“We’ve relaunched them a few times over the years,” said Andreas Kronthaler, the label’s co-designer. “They’re quite old. They’re from a collection called Witches in the early 1980s. Vivienne was probably the first person to use trainers in a fashion show.”
Originally in all-white, the style is returning this time in a solid black leather as well as a money-print canvas inspired by a dress Westwood wore to close her fall ’12 London collection. “When you walk, the tongues move, and it looks like you’re losing all the money,” Kronthaler said.

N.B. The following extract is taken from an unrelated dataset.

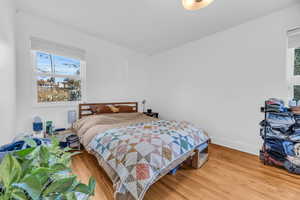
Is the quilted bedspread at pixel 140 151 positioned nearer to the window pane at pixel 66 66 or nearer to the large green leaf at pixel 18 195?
the large green leaf at pixel 18 195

Other inspirations for the fall ’15 shoes include Keith Haring’s artwork (Westwood collaborated with him on Witches) and pirates, which prompted the label’s iconic buckled Pirate boot and squiggle print. This season, the squiggle print is transferred from the Pirate boot onto classic dress laceups, a new style for the label.
Whatever the style, fantasy elements are a favorite of the brand. “Shoes are very important — even more important than the clothes,” declared Kronthaler. “If a shoe is bad, it really talks about somebody.”
Below, we ask Kronthaler a few more essential questions.
Vivienne Westwood recently accepted the Savannah College Art & Design Andre Leon Talley Lifetime Achievement Award. Tell me about the night.
Andreas Kronthaler: “We spent three days down in Savannah, and there was a student fashion show. I like student fashion shows very much — they’re very entertaining and amusing. [The Savannah College] students’ clothes were professional and sleek … but I wanted them to be more wrong, and a little more crazy. Having fun is such an important aspect of fashion.”
The triple-tongue sneaker is from the 1980s collection Witches. What was the inspiration for that season?
AK: “When Vivienne came to New York in the ’80s, it brought her and [artist] Keith Haring together. She liked to have some of this artwork and used some of his prints and jacquards on knitwear. Then she needed shoes for the collection, so she created the three tongues coming out — sort of symbolizing this cup-up world, a tuc-tuc-tuc movement. The shoe is a classic for us, so we wanted to use it again.”
You also brought back the money print, which Vivienne wore to close the fall ’12 collection. What was the reference for the print?
AK: “The money print was for a collection called ‘London.’ It symbolizes England, and it was printed on bags and shoes. It’s going to be in our new campaign. There’s one image where the model is wearing a complete suit in the money print, with the three-tongue sneakers to match. It looks great.”